*BAGIAN DOKUMEN*:
##########

BISNIS.COM, JAKARTA--Atas nama lingkungan, Unilever dan seteru abadinya Procter & Gamble Co. (P&G) belakangan sibuk berkampanye di depan jurnalis Indonesia. Biarpun dikemas seindah mungkin, persaingan merek dagang tetap kentara.
Indonesia tentu bukan pasar sembarangan bagi keduanya. Di tengah terjangan resesi ekonomi global, negara ini bertahan dengan tumpuan konsumsi produk rumah tangga.
Bahkan, dalam Kerangka Ekonomi Makro dan Pokok-Pokok Kebijakan Fiskal 2014, pemerintah sesumbar komponen konsumsi rumah tangga akan tumbuh agresif tahun depan pada kisaran 5,2%—5,6%.
Proyeksi itu tentu kue bisnis yang menggiurkan. Unilever juga telah mencicipi manisnya berbisnis di Indonesia.
Sejak beroperasi pada 1993, perusahaan yang berbasis di Rotterdam Belanda itu telah menjadi salah satu pelaku industri dengan laju bisnis terdepan lewat 43 brand populer.
Mereka juga royal berekspansi. Total ada 8 pabrik yang kini menjadi basis produksi, ditambah proyek baru di kawasan Sei Mangkei yang diperkirakan menelan investasi Rp1,45 triliun.
Unilever mengklaim telah menginvestasikan lebih dari Rp4 triliun hanya dalam waktu 3 tahun terakhir.
Unilever ngoto untuk menjaga pangsa pasar dari rebutan P&G. Bayangkan, sejak produk P&G menginvasi Indonesia, pasar Unilever tergerus 32%.
Perusahaan yang dibesut William Procter itu mengoda lewat merek-merek ternamanya seperti Pantene, Rejoice, Head & Shoulders dan Olay.

##########

*TUGAS YANG DIKERJAKAN*: Tolong lanjutkan artikel di atas tentang persaingan Unilever dan P&G di pasar Indonesia, mulai setelah kalimat terakhirnya.

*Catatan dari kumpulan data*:
##########

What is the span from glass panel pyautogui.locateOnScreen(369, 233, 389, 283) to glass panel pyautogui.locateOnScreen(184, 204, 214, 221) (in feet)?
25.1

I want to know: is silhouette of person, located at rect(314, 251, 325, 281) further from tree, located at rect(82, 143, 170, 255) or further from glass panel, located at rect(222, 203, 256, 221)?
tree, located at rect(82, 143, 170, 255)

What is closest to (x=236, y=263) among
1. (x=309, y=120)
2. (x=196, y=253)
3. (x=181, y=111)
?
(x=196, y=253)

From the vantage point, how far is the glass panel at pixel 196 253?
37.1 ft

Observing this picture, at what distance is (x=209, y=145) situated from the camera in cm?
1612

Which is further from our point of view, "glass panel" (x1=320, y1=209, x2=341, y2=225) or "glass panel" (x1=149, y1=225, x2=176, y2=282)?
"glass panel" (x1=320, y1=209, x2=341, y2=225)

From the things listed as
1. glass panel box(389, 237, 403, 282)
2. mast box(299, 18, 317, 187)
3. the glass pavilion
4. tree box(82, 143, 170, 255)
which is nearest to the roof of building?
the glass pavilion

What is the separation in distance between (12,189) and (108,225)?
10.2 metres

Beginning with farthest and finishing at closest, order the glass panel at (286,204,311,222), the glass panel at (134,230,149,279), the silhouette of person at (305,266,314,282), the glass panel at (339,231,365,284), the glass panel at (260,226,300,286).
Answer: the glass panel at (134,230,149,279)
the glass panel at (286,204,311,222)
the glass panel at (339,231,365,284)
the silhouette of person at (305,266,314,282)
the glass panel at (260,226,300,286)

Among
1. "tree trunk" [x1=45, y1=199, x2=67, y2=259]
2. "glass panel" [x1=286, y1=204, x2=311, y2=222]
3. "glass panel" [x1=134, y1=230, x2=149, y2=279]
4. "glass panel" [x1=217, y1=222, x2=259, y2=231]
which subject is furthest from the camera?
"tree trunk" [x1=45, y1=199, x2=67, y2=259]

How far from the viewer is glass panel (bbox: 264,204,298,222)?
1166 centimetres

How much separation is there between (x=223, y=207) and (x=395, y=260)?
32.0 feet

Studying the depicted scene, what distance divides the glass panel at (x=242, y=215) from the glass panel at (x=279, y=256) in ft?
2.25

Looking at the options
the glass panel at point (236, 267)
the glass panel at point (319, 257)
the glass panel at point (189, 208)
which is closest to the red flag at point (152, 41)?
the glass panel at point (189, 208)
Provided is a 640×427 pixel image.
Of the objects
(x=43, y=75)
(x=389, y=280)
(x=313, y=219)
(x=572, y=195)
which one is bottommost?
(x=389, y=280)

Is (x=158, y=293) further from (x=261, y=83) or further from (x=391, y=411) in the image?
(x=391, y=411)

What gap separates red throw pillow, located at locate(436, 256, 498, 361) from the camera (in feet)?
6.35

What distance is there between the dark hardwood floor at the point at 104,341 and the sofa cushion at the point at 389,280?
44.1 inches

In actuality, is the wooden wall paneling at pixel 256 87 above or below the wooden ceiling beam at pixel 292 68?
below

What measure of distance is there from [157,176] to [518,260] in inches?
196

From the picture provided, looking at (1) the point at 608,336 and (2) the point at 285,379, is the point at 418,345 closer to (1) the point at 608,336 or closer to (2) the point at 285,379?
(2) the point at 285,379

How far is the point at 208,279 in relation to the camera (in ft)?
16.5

##########

*JAWABAN TERTULIS*:
Kini medan pertempuran tak lagi tentang riset serta inovasi dan pengembangan produk. Mereka bergerilya di balik paradigma kelestarian.
Seolah, keduanya kini menjelma jadi pahlawan lingkungan. Jargonnya, bisnis tumbuh bersama kesejahteraan dan kesehatan masyarakat.
Komitmen Unilever dibungkus dengan strategi Corporate Suistanable Living Plan yang menitikberatkan pada pemilihan bahan baku hingga ke penggunaan produk oleh konsumen. Konsep itu direfleksikan melalui pencitraan pada sejumlah iklan produk.
Merek ‘Molto Sekali bilas salah satunya. Produk ini menghemat pemakaian air untuk membilas cucian. Ada lagi pembingkaian persepsi masyarakat terhadap produk Lifebouy dengan misi membentuk perilaku hidup bersih.
‘Bersih itu dimulai dengan mencuci tangan pakai sabun. Anda tentu pernah melihat bagaimana Unilever mengemas framing itu pada sejumlah cuplikan pariwara.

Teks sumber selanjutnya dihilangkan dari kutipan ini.